SANTA FE, NM.- Across the floor, up the walls, the steel forms-bloated, bulging, curved-seem to be caught in the midst of their own creation. Ranging in size from massive (several feet across) to quite small (a hefty double-handful) these objects demand attention and invite close inspection.
Ditching the Cardigan provides viewers with an opportunity to get up close to the latest (many never-before-seen) works by Jeremy Thomas. These sculptures, made of mild forged steel inflated with pressurized air, are both constructed and, in some sense, grown. Thomas starts with inscribing basic forms (beginning with the circle, but more recently the forms include ellipses and polygons) onto plates of steel. The steel is cut to shape, and then the flat shapes are folded. Folded pieces of steel are then welded together. And here is where the process gets intriguing-Thomas then inflates these welded forms with air, giving life to the steel and volume to the forms. Having worked with this process for a decade, Thomas has a good idea how the steel in will react. However, there is an element of chance, as the air in interaction with the steel will fold and dimple in ways that cannot be absolutely predicted. Thomas might know a certain kind of fold will appear on one plane, but not precisely how or where along it will manifest.

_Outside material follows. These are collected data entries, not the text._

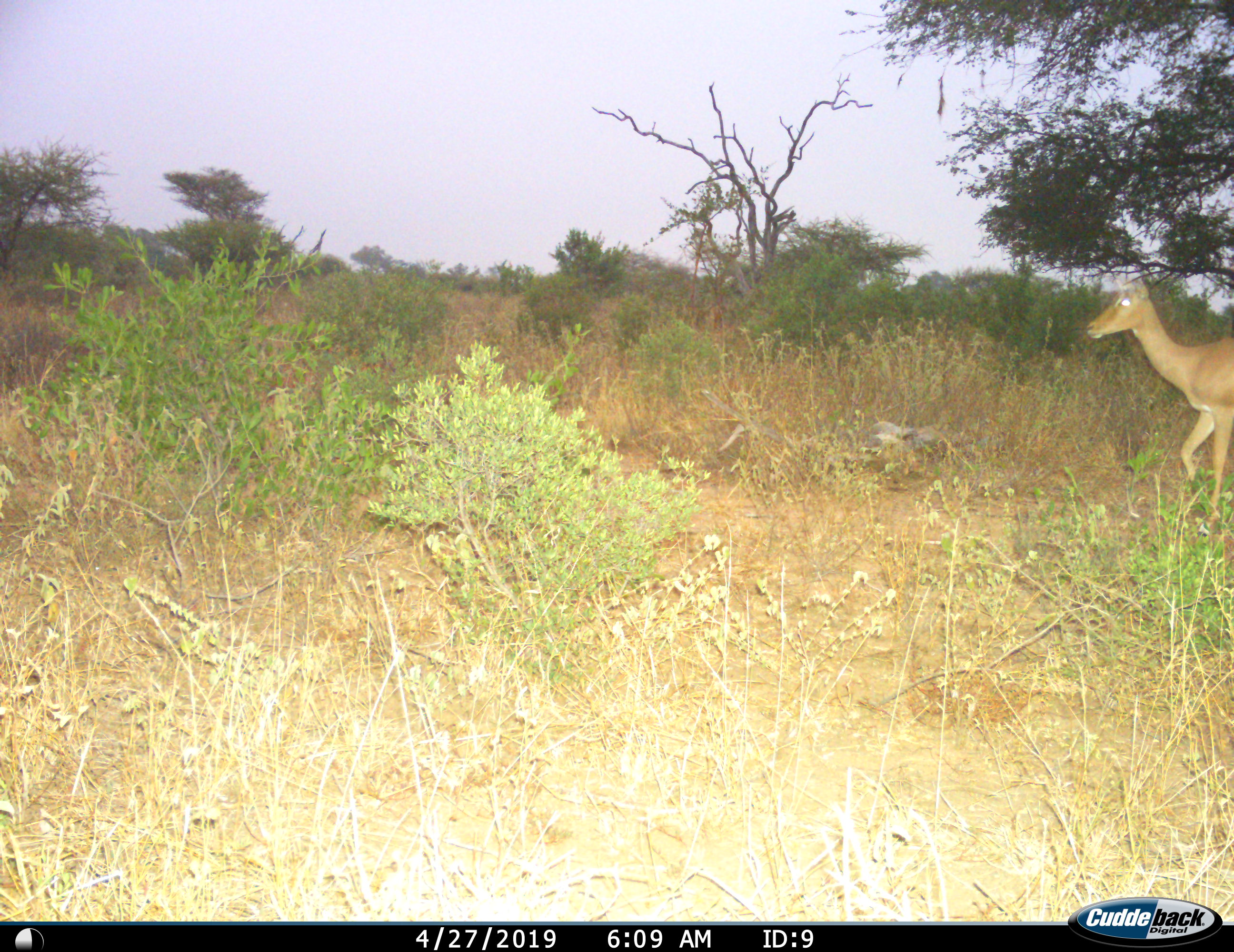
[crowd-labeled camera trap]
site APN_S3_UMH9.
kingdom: Animalia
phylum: Chordata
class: Mammalia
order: Artiodactyla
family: Bovidae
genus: Aepyceros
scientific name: Aepyceros melampus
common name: impala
Impala (Aepyceros melampus), count 1. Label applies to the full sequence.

Like the forms themselves, Thomas' techniques and process have evolved over the years, but the shift has recently become a bit more radical. The title of the exhibition, Ditching the Cardigan (which came from reading an article about Fred Rodgers), is a reference to pushing against the boundaries of what is comfortable. Thomas' technique always involved placing his forms in the forge, heating them to upwards of 2000 degrees Fahrenheit, at which point the steel becomes pliable as clay, and then injecting air into them while glowing hot. The technique works well and he still uses it for the smaller pieces, however, Thomas discovered that the larger forms can be inflated cold. This seemingly illogical twist of physics means that Thomas is able to create much larger forms than ever before, while still being able to exploit the potential for elasticity in steel.
Perhaps the most dynamic changes in Thomas' work have been to the shape, surface, and color of the pieces. Color has always been an essential and somewhat trickster-ish aspect to the work-evoking dichotomies (masculine vs. feminine, organic vs. industrial, decorative vs. art). Originally, Thomas used powder-coated industrial colors specifically chosen from tractor and farm implement manufacturers. Inspired by memories of the abandoned farm equipment he grew up with in the mid-west, the pieces were coated with fetish-finish colors like John Deere Green or Massey Ferguson Red on all but one side, which was covered in a soft rust patina. Thomas later expanded his color vocabulary to include Low-rider and Muscle-car colors, but it was troubles with the powder-coating process which opened up opportunities for his palette.
Thomas used a nickel-plating process and metallic colors, and returned to hand painting (he started out as a painter in art school, so this seems appropriate). Most recently he has begun to use cosmetic colors, specifically nail polishes, to paint his sculptures, as well as to mix his own colors. This has in turn led him to include more rust patina on the pieces-so the balance turns from color to rust on many of the newer works. The new colors are super-saturated, glossy, glittery, and sometimes almost obscene. In these new works the contrast between paint and patina, between color and form is often at once shocking and profoundly intimate. For Thomas, these sculptures are, first and foremost, objects, and the minimalist aesthetic of art as object comes through in them. The return to a more painterly and intuitive use of color (twisting the notion of painting as object to applying painting to object) adds another layer of complexity to this equation.
The other radical shift has been in Thomas' solution to a problem he has contemplated for a while-how to display the inside of the sculptures while still maintaining the integrity of the piece. The solution was double-inflation. A form is inflated, cut in half, and then welded into another form inside out, and then that new whole is inflated. The finished double-inflated pieces allow the viewer to see both aspects of the inflation process simultaneously. The effect of the pieces is almost haunting, with an ephemeral quality brought to the fore.
Spend time with these objects. Bubblegum pink and "Datsun" green, the swollen purple of a bruise blossom on forms that suggest Neolithic goddesses, mutant insects, biomorphic machines, alien seedpods, or post-apocalyptic flowers. But whatever the connotations the viewer may bring, the work itself works on the viewer, eliciting a visceral reaction that transcends labeling. At its core, Ditching the Cardigan is a confrontation with the very fundamental and mysterious experience of the complexity and simplicity of objects.